═════ Seite ═════
# taz.de -- Video der Woche: Feiert die spätrömische Dekadenz!
       
       > 2.-Mai-Demo in Berlin. 2. Mai? Ja, eine Autorengruppe ruft zum Kampftag
       > der Arbeitslosen auf. Am Verkündigungsplatz betet eine Protestgruppe
       > wider die Arbeit.
       
 (IMG) Bild: Hedonistische Protestgruppe: Feiertag der Arbeitslosen am 2. Mai in Berlin.
       
       Tröööööt! Langsam setzt sich eine kleine hedonistische Protesttruppe unter
       dem Motto "Wir haben Zeit!" im Berliner Bezirk Prenzlauer Berg in Bewegung.
       Ein Polizist auf einem Motorrad führt die Demonstrierenden an. Der Sprecher
       und das Protestgefolge schleichen dem Megafon-Sprecher in zustimmender
       Haltung hinterher.
═════ Vorliegende Zeilen ═════
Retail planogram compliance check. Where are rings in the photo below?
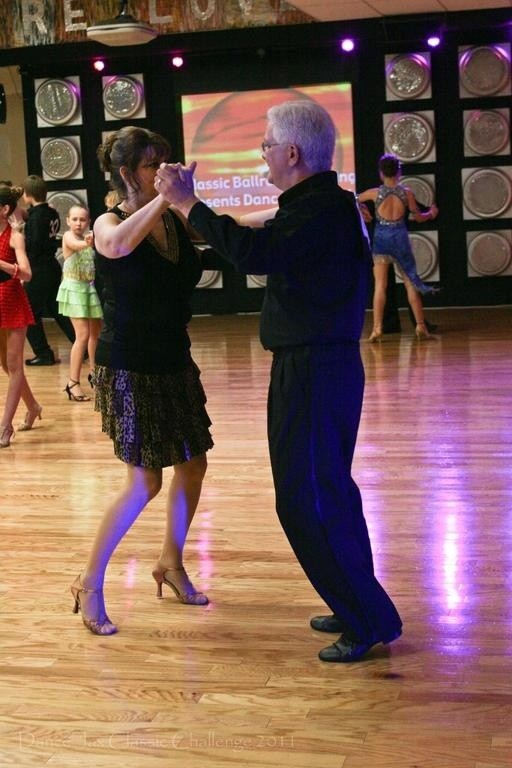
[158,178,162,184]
═════
═════ Vorliegende Zeilen ═════
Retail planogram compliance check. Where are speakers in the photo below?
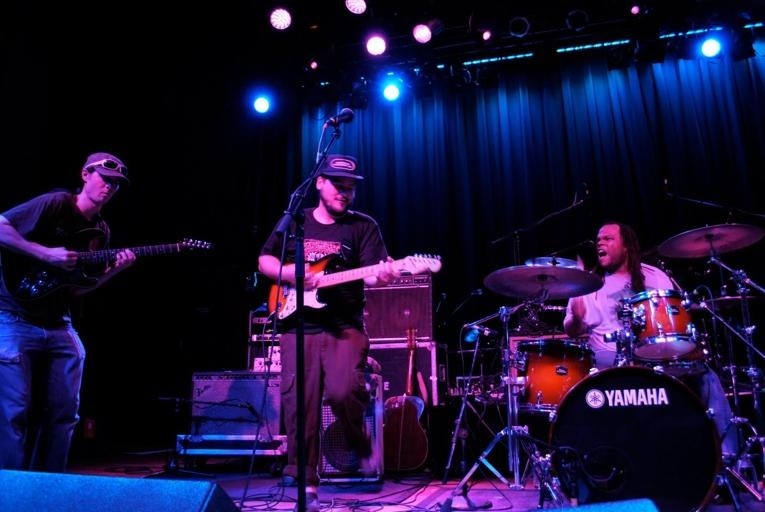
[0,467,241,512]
═════
Setze bitte den Bericht über die Berliner Demo der Arbeitslosen am 2. Mai fort, direkt im Anschluss an seinen letzten Satz.

       
       Aus den Lautsprechern des Begleitfahrzeugs tönt eine kräftige Stimme: "Die
       euphemistische Gleichsetzung von Hartz IV-Beziehern und römischer
       Oberschicht lässt tief in die wahn-verzerrte Vorstellungswelt des
       FDP-Politikers blicken." So beschwert man sich über die Aussagen Guido
       Westerwelles zu den Hartz-IV-Sätzen.
       
       Seit sechs Jahren demonstriert eine kleine Menschentraube am 2. Mai in
       Berlin gegen den Zwang zur Lohnarbeit. Sie rufen zum gemeinsamen Protest
       wider die Arbeit auf: Künstler, die lieber ihrem kreativen Schaffen
       nachgehen möchten, sind ebenso mit von der Partie wie Eltern, die sich
       ihren Kindern mehr verpflichtet fühlen als ihrer Arbeit. Aber auch
       Menschen, die einfach nicht von der Lohnarbeit überzeugt sind, weil
       Maschinen das viel besser könnten und der Arbeitsmarkt nicht genug Platz
       biete, fühlen sich bei der Demo gut aufgehoben.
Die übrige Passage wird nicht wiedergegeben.